I wave to Agnes and Rosa and get into the car.
I make my way to the precinct, as much as I don’t want to be there.
Not having Scott around has been harder than anticipated, and generally not being around my other coworkers has given me pause.
Everything’s different in this department, from what building I go into to what uniform—if any—I wear.
And after three years, I haven’t been able to find a rhythm.
It makes me think I never will.
I let out a long breath as I put my purse down on my desk.
Lieutenant Rodriguez raises a bold, dark eyebrow at me.
“You tired, Bianchi?”
“I’m a single mother. I’m always tired,” I say, deadpan, and her lips twitch in a semblance of a smile.
“Well, you should be prepared to lose a little more sleep, detective,” she says, and I slowly turn toward her, my eyes widening.
“You’re not serious.”
She does smile, then, so quick I might have missed it if I wasn’t looking for it.
“You’ve got a mission, Bianchi.” She throws a stack of manilla folders on my desk. “Read over the dossier well. This is a big job, Bianchi. Important.”
“And you’re entrusting it to me?” I can’t help the incredulity in my voice.
“You’ve been here three years. I think you can handle it.

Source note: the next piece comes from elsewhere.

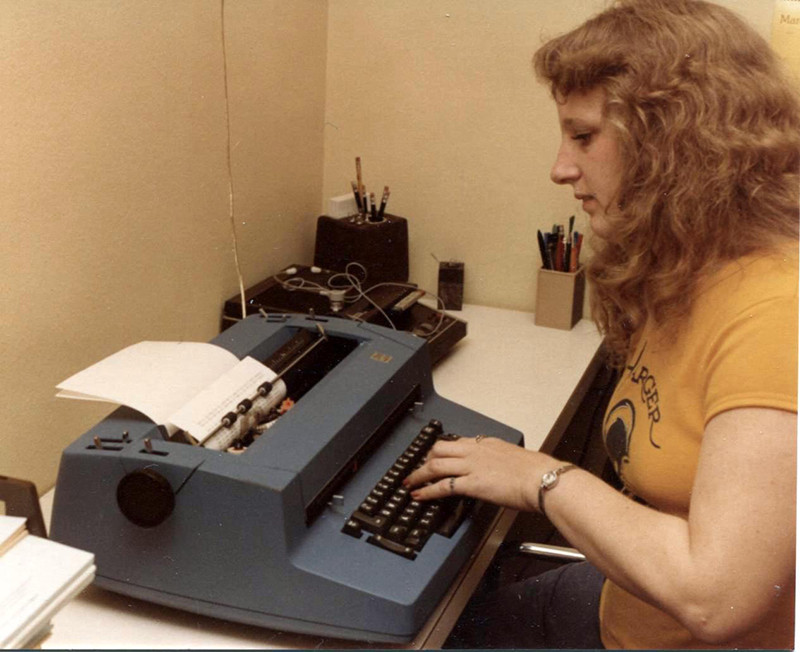 Monica typing with one hand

Don’t you?”
I nod, dumbfounded, sitting down hard in my office chair as she walks away.
I flip open the dossier, looking at the first page. They want me to go by Angela Ricardo, local mafia groupie. Her life’s goal is to bag one of the big bosses, from one of the big families—Rossi, Cortado, Vitale.
I guess that’s as good a goal as any. It’s no different than girls lining up backstage at a concert, I suppose. Although it may be more dangerous.
The men who run those families don’t care about groupies.
They often don’t care about your life or theirs, and it can be a rush. I guess that’s why girls chase it.
Chase the mob.
I can’t help thinking of Luca. He looked the part, that was for sure, his salt-and-pepper hair swept back from his face, impossibly tailored slacks, a car that looked like it cost more than my apartment.
He was probably in the life, but I hadn’t asked any questions.
I hadn’t done much but moan, if I’m honest with myself.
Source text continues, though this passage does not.